→ DIRECTIVE:
Turn the records below into a numbered list, starting with the line that contains "Of the options given as" and going on through the end of the records. Leave out any blank lines.

[Rows from a spatial reasoning dataset]
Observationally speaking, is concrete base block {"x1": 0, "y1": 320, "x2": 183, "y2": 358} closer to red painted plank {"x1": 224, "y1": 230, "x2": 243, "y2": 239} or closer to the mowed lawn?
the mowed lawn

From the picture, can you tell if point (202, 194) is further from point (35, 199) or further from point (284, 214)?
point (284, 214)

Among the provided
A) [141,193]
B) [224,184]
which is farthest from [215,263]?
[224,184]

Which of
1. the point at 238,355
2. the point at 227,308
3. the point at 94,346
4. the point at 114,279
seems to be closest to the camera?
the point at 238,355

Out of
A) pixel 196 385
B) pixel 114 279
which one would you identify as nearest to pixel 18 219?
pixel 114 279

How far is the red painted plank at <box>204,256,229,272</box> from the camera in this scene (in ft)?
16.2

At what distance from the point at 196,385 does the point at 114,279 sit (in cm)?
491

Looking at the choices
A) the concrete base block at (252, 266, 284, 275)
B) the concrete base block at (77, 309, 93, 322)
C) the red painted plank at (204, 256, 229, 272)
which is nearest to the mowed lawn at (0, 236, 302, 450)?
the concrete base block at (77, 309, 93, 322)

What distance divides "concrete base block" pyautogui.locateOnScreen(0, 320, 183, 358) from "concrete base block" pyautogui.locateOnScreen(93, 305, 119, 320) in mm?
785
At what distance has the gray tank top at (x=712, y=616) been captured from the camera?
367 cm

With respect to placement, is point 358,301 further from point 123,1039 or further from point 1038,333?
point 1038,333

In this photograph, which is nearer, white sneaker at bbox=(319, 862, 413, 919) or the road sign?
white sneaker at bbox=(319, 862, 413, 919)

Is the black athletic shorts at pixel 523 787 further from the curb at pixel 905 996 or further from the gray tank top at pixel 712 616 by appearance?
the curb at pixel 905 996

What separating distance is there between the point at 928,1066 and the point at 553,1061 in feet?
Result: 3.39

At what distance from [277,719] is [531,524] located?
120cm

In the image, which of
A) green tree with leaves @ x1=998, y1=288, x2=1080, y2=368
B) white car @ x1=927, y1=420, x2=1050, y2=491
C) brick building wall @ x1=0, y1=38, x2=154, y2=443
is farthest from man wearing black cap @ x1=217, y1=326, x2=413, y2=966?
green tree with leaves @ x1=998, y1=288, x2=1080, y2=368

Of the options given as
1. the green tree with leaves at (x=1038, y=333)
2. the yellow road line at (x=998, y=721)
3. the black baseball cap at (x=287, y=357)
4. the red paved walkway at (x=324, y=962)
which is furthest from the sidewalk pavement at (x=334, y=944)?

→ TASK ANSWER:
1. Of the options given as
2. 1. the green tree with leaves at (x=1038, y=333)
3. 2. the yellow road line at (x=998, y=721)
4. 3. the black baseball cap at (x=287, y=357)
5. 4. the red paved walkway at (x=324, y=962)
6. which is furthest from the sidewalk pavement at (x=334, y=944)?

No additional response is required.